- [SET EXERCISE] Write out every record in full, exactly as written, please.

- [EXERCISE MATERIALS]
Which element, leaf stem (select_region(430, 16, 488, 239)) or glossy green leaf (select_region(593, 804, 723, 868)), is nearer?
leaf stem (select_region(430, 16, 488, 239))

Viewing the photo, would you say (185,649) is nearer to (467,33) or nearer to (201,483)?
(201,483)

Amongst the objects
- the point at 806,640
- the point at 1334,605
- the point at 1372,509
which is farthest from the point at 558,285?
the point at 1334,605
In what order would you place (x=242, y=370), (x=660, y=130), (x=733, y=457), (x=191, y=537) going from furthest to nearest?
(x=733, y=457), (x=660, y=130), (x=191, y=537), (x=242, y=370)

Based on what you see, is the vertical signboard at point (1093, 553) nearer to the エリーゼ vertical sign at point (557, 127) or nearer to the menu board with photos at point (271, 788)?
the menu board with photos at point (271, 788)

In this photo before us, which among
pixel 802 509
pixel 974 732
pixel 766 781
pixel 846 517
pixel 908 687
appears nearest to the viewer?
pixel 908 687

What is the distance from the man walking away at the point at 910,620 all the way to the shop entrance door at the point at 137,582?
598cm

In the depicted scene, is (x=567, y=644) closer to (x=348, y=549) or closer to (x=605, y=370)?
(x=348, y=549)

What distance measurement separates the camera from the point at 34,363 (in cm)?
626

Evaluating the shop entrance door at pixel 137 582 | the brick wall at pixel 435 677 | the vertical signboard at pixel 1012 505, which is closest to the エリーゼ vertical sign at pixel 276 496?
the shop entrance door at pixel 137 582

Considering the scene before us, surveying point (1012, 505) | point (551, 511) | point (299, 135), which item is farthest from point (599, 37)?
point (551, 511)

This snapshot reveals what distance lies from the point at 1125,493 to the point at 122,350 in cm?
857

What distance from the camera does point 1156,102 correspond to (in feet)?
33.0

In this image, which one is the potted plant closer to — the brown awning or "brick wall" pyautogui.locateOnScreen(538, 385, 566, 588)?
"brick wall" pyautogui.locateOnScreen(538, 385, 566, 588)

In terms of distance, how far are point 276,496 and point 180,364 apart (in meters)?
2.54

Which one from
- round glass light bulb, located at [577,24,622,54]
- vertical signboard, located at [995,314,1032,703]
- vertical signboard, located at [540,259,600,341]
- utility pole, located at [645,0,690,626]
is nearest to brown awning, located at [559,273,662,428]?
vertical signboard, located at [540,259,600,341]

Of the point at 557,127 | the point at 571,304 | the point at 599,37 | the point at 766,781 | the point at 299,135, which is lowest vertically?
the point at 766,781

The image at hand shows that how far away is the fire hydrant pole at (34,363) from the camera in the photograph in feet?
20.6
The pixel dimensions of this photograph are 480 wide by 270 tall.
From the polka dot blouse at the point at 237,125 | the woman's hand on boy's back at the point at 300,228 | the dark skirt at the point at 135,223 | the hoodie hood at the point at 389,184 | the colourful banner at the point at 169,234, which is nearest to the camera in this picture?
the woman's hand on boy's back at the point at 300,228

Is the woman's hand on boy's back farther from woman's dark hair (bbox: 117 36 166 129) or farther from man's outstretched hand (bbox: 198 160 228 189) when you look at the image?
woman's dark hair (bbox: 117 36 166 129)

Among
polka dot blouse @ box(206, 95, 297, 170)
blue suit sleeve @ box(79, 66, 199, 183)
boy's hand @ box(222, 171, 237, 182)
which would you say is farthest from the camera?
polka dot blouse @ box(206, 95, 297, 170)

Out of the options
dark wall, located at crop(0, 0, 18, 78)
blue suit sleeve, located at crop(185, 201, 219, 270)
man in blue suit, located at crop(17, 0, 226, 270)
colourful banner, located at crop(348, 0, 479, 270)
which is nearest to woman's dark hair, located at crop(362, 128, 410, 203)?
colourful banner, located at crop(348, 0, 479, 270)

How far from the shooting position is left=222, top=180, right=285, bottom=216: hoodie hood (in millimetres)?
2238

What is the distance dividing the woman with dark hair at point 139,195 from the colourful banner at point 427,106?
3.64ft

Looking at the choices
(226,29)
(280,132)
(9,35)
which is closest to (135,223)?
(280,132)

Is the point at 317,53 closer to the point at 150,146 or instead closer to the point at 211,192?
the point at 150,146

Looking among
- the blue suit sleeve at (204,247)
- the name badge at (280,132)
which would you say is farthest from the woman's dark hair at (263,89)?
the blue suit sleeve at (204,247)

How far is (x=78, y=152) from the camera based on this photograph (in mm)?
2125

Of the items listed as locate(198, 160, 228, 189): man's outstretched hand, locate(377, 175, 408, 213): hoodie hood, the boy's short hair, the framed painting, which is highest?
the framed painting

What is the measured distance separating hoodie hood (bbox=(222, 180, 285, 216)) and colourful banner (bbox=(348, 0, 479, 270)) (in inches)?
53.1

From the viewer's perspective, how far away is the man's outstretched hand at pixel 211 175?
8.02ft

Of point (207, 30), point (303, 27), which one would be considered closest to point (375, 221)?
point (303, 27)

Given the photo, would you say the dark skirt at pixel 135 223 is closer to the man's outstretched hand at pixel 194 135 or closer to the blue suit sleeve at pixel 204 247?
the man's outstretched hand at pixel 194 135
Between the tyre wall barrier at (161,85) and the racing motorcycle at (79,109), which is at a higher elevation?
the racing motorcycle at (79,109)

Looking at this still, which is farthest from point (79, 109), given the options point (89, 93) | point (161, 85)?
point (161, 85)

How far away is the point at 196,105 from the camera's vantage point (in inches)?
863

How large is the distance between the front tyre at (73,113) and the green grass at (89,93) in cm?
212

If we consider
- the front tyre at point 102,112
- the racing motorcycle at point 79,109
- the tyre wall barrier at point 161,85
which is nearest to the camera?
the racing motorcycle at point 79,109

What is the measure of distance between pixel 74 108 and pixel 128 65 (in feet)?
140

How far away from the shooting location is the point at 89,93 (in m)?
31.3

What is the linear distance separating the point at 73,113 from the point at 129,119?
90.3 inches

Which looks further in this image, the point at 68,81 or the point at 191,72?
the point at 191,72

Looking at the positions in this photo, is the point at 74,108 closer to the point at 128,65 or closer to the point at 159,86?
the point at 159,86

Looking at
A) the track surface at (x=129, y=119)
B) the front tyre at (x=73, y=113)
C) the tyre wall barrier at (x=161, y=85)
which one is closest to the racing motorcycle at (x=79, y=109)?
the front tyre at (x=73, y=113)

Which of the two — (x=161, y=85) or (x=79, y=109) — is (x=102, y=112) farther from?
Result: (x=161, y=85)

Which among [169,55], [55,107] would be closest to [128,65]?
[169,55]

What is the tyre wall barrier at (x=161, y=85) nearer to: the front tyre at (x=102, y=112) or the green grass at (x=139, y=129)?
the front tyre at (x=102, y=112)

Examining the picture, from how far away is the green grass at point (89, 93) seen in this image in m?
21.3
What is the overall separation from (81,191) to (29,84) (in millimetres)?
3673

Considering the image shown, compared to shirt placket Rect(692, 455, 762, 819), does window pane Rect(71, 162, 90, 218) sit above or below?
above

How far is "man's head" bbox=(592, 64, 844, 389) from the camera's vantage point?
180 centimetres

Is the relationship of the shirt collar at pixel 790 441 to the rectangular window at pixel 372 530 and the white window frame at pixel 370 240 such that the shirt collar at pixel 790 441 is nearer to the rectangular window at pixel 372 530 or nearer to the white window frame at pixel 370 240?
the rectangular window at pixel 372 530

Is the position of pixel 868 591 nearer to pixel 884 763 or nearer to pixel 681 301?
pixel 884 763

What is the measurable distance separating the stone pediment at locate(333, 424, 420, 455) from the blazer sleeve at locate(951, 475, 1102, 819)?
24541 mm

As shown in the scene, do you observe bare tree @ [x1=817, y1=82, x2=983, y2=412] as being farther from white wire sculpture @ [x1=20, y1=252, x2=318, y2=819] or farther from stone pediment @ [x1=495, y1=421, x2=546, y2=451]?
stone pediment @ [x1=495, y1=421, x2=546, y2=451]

- [TASK OUTPUT]
Which element, leaf stem (select_region(430, 16, 488, 239)) or glossy green leaf (select_region(593, 804, 723, 868)), is nearer?
leaf stem (select_region(430, 16, 488, 239))

Viewing the photo, would you say (185,649) is nearer to (467,33) or nearer to (201,483)?
(201,483)

Amongst the objects
- the point at 806,640
- the point at 1334,605
- the point at 1372,509
which is farthest from the point at 558,285?
the point at 1334,605
In what order would you place (x=242, y=370), (x=660, y=130), (x=733, y=457), (x=191, y=537) going from furthest to nearest?
(x=733, y=457), (x=660, y=130), (x=191, y=537), (x=242, y=370)

Based on what you see, is the vertical signboard at point (1093, 553) nearer to the エリーゼ vertical sign at point (557, 127) or nearer to the menu board with photos at point (271, 788)?
the menu board with photos at point (271, 788)

In this photo before us, which among
pixel 802 509
pixel 974 732
pixel 766 781
pixel 846 517
pixel 908 687
appears nearest to the viewer?
pixel 908 687

What is the distance from the man walking away at the point at 910,620 all the way to the shop entrance door at the point at 137,582?
598cm

In the depicted scene, is (x=567, y=644) closer to (x=348, y=549) or closer to (x=605, y=370)?
(x=348, y=549)

What distance measurement separates the camera from the point at 34,363 (in cm)?
626

Evaluating the shop entrance door at pixel 137 582 | the brick wall at pixel 435 677 | the vertical signboard at pixel 1012 505, which is closest to the エリーゼ vertical sign at pixel 276 496?
the shop entrance door at pixel 137 582

Considering the scene before us, surveying point (1012, 505) | point (551, 511) | point (299, 135), which item is farthest from point (599, 37)?
point (551, 511)

This snapshot reveals what distance lies from the point at 1125,493 to the point at 122,350 in cm?
857

What distance from the camera does point 1156,102 correspond to (in feet)?
33.0

In this image, which one is the potted plant closer to — the brown awning or "brick wall" pyautogui.locateOnScreen(538, 385, 566, 588)?
"brick wall" pyautogui.locateOnScreen(538, 385, 566, 588)

In terms of distance, how far are point 276,496 and point 180,364 apart (in meters)?
2.54

Which one from
- round glass light bulb, located at [577,24,622,54]
- vertical signboard, located at [995,314,1032,703]
- vertical signboard, located at [540,259,600,341]
- utility pole, located at [645,0,690,626]
is nearest to brown awning, located at [559,273,662,428]?
vertical signboard, located at [540,259,600,341]

Of the point at 557,127 | the point at 571,304 | the point at 599,37 | the point at 766,781 | the point at 299,135, which is lowest vertically?
the point at 766,781

The image at hand shows that how far away is the fire hydrant pole at (34,363) from the camera in the photograph in feet?
20.6
The pixel dimensions of this photograph are 480 wide by 270 tall.
From the polka dot blouse at the point at 237,125 | the woman's hand on boy's back at the point at 300,228 | the dark skirt at the point at 135,223 | the hoodie hood at the point at 389,184 | the colourful banner at the point at 169,234, which is nearest to the camera in this picture?
the woman's hand on boy's back at the point at 300,228

Is the woman's hand on boy's back farther from woman's dark hair (bbox: 117 36 166 129) or farther from man's outstretched hand (bbox: 198 160 228 189) when you look at the image?
woman's dark hair (bbox: 117 36 166 129)

Among
polka dot blouse @ box(206, 95, 297, 170)
blue suit sleeve @ box(79, 66, 199, 183)
boy's hand @ box(222, 171, 237, 182)
which would you say is farthest from the camera?
polka dot blouse @ box(206, 95, 297, 170)

Out of the options
dark wall, located at crop(0, 0, 18, 78)
blue suit sleeve, located at crop(185, 201, 219, 270)
man in blue suit, located at crop(17, 0, 226, 270)
colourful banner, located at crop(348, 0, 479, 270)
which is nearest to woman's dark hair, located at crop(362, 128, 410, 203)?
colourful banner, located at crop(348, 0, 479, 270)

How far from the shooting position is left=222, top=180, right=285, bottom=216: hoodie hood (in millimetres)?
2238

What is the distance dividing the woman with dark hair at point 139,195 from the colourful banner at point 427,106?
3.64ft

Looking at the choices
(226,29)
(280,132)
(9,35)
which is closest to (135,223)?
(280,132)

Is the point at 317,53 closer to the point at 150,146 or instead closer to the point at 211,192?
the point at 150,146

Looking among
- the blue suit sleeve at (204,247)
- the name badge at (280,132)
which would you say is farthest from the woman's dark hair at (263,89)?
the blue suit sleeve at (204,247)

How far is (x=78, y=152) from the camera based on this photograph (in mm)?
2125

Of the items listed as locate(198, 160, 228, 189): man's outstretched hand, locate(377, 175, 408, 213): hoodie hood, the boy's short hair, the framed painting, which is highest?
the framed painting

What is the measured distance separating hoodie hood (bbox=(222, 180, 285, 216)) and colourful banner (bbox=(348, 0, 479, 270)) (in inches)?
53.1

From the viewer's perspective, how far away is the man's outstretched hand at pixel 211 175?
8.02ft

Of point (207, 30), point (303, 27), which one would be considered closest to point (375, 221)?
point (303, 27)

Given the photo, would you say the dark skirt at pixel 135 223 is closer to the man's outstretched hand at pixel 194 135 or closer to the blue suit sleeve at pixel 204 247?
the man's outstretched hand at pixel 194 135
Between the tyre wall barrier at (161,85) and the racing motorcycle at (79,109), which is at a higher elevation?
the racing motorcycle at (79,109)

Looking at this still, which is farthest from point (79, 109), given the options point (89, 93) | point (161, 85)?
point (161, 85)

How far away is the point at 196,105 from the camera's vantage point (in inches)?
863

How large is the distance between the front tyre at (73,113) and the green grass at (89,93) in cm?
212

If we consider
- the front tyre at point 102,112
- the racing motorcycle at point 79,109
- the tyre wall barrier at point 161,85
which is nearest to the camera?
the racing motorcycle at point 79,109

What is the measure of distance between pixel 74 108 and pixel 128 65 (in feet)?
140

How far away from the shooting location is the point at 89,93 (in m)?
31.3

What is the linear distance separating the point at 73,113 from the point at 129,119?
90.3 inches

Which looks further in this image, the point at 68,81 or the point at 191,72?
the point at 191,72

Looking at the positions in this photo, is the point at 74,108 closer to the point at 128,65 or closer to the point at 159,86?
the point at 159,86

Looking at
A) the track surface at (x=129, y=119)
B) the front tyre at (x=73, y=113)
C) the tyre wall barrier at (x=161, y=85)
which one is closest to the racing motorcycle at (x=79, y=109)?
the front tyre at (x=73, y=113)

Which of the two — (x=161, y=85) or (x=79, y=109) — is (x=102, y=112) farther from?
Result: (x=161, y=85)

Which among [169,55], [55,107] would be closest to [128,65]?
[169,55]

What is the tyre wall barrier at (x=161, y=85) nearer to: the front tyre at (x=102, y=112) or the green grass at (x=139, y=129)?
the front tyre at (x=102, y=112)

Examining the picture, from how far away is the green grass at point (89, 93) seen in this image in m?
21.3
What is the overall separation from (81,191) to (29,84) (in millimetres)?
3673

Considering the image shown, compared to shirt placket Rect(692, 455, 762, 819), does window pane Rect(71, 162, 90, 218) sit above or below?
above

How far is "man's head" bbox=(592, 64, 844, 389) from the camera's vantage point?
180 centimetres

Is the relationship of the shirt collar at pixel 790 441 to the rectangular window at pixel 372 530 and the white window frame at pixel 370 240 such that the shirt collar at pixel 790 441 is nearer to the rectangular window at pixel 372 530 or nearer to the white window frame at pixel 370 240?
the rectangular window at pixel 372 530

Is the position of pixel 868 591 nearer to pixel 884 763 or nearer to pixel 681 301?
pixel 884 763

What is the measurable distance separating the stone pediment at locate(333, 424, 420, 455) from the blazer sleeve at locate(951, 475, 1102, 819)?
24541 mm

As shown in the scene, do you observe bare tree @ [x1=817, y1=82, x2=983, y2=412] as being farther from white wire sculpture @ [x1=20, y1=252, x2=318, y2=819] or farther from stone pediment @ [x1=495, y1=421, x2=546, y2=451]?
stone pediment @ [x1=495, y1=421, x2=546, y2=451]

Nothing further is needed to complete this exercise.